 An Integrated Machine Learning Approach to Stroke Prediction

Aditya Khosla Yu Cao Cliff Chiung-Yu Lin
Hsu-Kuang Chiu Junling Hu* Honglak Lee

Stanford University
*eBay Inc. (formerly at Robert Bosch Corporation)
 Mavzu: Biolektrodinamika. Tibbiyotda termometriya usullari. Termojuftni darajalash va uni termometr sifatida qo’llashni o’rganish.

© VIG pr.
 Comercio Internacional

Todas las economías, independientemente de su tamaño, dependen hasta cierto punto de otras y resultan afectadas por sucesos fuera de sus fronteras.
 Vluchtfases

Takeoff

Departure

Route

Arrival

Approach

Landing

----------

EXERCISE: Pull out all lines from the entries above that include the word "Approach".

EXERCISE ANSWER:
 An Integrated Machine Learning Approach to Stroke Prediction
Approach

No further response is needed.